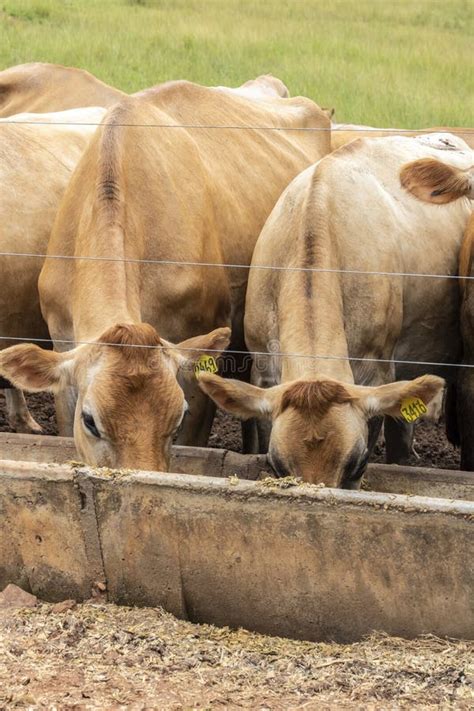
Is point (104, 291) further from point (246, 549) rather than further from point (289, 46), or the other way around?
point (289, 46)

* * *

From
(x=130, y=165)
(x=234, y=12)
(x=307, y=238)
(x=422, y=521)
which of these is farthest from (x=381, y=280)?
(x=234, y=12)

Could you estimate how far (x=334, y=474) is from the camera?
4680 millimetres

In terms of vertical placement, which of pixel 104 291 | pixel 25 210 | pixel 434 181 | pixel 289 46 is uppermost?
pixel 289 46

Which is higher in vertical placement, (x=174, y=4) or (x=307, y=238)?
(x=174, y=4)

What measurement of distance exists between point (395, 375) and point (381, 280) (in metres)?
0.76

---

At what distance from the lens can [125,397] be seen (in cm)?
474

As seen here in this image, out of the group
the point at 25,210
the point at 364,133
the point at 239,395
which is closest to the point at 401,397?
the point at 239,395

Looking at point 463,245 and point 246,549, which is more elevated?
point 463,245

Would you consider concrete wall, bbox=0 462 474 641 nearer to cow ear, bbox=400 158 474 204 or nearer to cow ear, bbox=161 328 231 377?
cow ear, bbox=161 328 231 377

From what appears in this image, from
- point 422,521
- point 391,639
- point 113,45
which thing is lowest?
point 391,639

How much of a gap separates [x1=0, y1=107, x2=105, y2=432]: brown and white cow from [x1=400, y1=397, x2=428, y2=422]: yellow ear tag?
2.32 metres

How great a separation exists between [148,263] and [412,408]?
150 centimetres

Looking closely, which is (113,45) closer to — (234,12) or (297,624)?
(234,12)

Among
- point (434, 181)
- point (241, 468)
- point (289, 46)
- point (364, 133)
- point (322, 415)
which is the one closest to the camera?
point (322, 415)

● GIVEN TASK:
Pull out each line of the material above that contains the string "between". Case counts, so a line with different capitalization does not match.

● RESULT FOR THIS TASK:
What measurement of distance exists between point (395, 375) and point (381, 280) (in metres)?
How great a separation exists between [148,263] and [412,408]?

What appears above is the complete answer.